4.5 Gewasrotatie met vaste planten of houtige gewassen Vastlegging van koolstof vindt voornamelijk in de plant zelf plaats door opname van koolstofdioxide uit de lucht. Daarnaast houden vaste planten en houtige gewassen die in de vollegrond geteeld worden, met hun wortels de bodem goed vast. Op hellingen wordt zo erosie en dus verlies van organische stof tegengegaan, en in gebieden die gevoelig zijn voor verstuiving wordt het verdwijnen van organische stof via winderosie beperkt. Bladverliezende planten en gewassen dragen jaarlijks via bladafval bij aan organischestofopbouw in de bodem. Wanneer het snoeiafval van vaste planten of houtige gewassen op het perceel blijft vindt extra aanvoer van organische stof in de bodem plaats. Bij de oogst van vaste planten of houtige gewassen kunnen achtergebleven wortelresten, vallend blad en eventueel snoeiafval ook een bijdrage leveren. Daar staat tegenover dat bij oogst van planten inclusief kluit er grond en dus organische stof wordt afgevoerd.
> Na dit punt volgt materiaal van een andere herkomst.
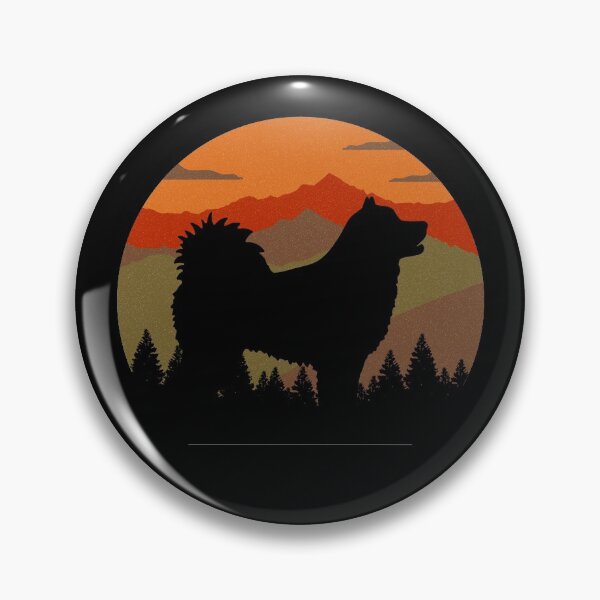 Item preview, Vintage Mountains Country Wilderness Siberian Husky Dog Gift  designed and sold by Guarddogdrive.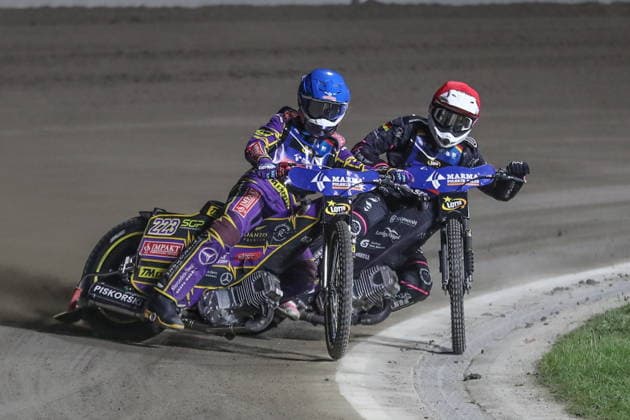 Rzeszow 19.09.2026. Zuzel FIM indywidualne mistrzostwa Europy na zuzlu sezon 2026 --- FIM Speedway Euro Championship season 2026 nz Kacper Woryna, Maciej Jnaowski Fot. Kacper Staniec NEWSPIX.PL --- newspix.pl 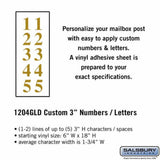 Salsbury Industries 1204GLD gold vinyl custom numbers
Die organische stof is niet verloren want hij komt ergens anders terecht, maar voor het betreffende perceel is het wel een verliespost.
4.6 Plaatsen van hagen Net als bij vaste planten en houtige gewassen vindt koolstofvastlegging in de plant zelf plaats. Bij hagen is de vastlegging veel langduriger omdat deze permanent blijven staan en de bodem niet bewerkt wordt. Ook dragen hagen bij aan het vasthouden van bodemdeeltjes waardoor minder kans is op erosie door water en wind. Bladafval en achterblijvend snoeiafval dragen bij aan organischestofopbouw in de bodem. Het versnipperen van het snoeiafval zorgt voor een snellere omzetting naar organisch stof die bijdraagt aan de bodemkwaliteit.
18
Handleiding goed koolstofbeheer
5 Maatregelen gerelateerd aan het optimaliseren van de gewasproductie 5.1 Optimaliseren irrigatie m.b.v. beregeningsplanner Wanneer onvoldoende vocht aanwezig is in de bodem wordt de groei van het gewas geremd. Dat is ongunstig voor de productie en voor het vastleggen van koolstof door het gewas. Een beregeningsplanner is een instrument dat de beslissing van een akkerbouwer of melkveehouder om al dan niet te irrigeren ondersteunt, en zo helpt de irrigatie te optimaliseren. Zo’n beregeningsplanner bestaat uit vochtsensoren in de bodem, die informatie geven over de actuele vochttoestand. Deze informatie wordt gekoppeld aan gegevens over het weer en de groei van het gewas. Op basis daarvan wordt een advies gegeven. Door een beregeningsplanner te gebruiken kan een akkerbouwer of melkveehouder voorkomen dat een vochttekort optreedt, én voorkomen te irrigeren wanneer dit niet nodig is. Zo kan een agrariër kosten besparen door het gebruik van een beregeningsplanner.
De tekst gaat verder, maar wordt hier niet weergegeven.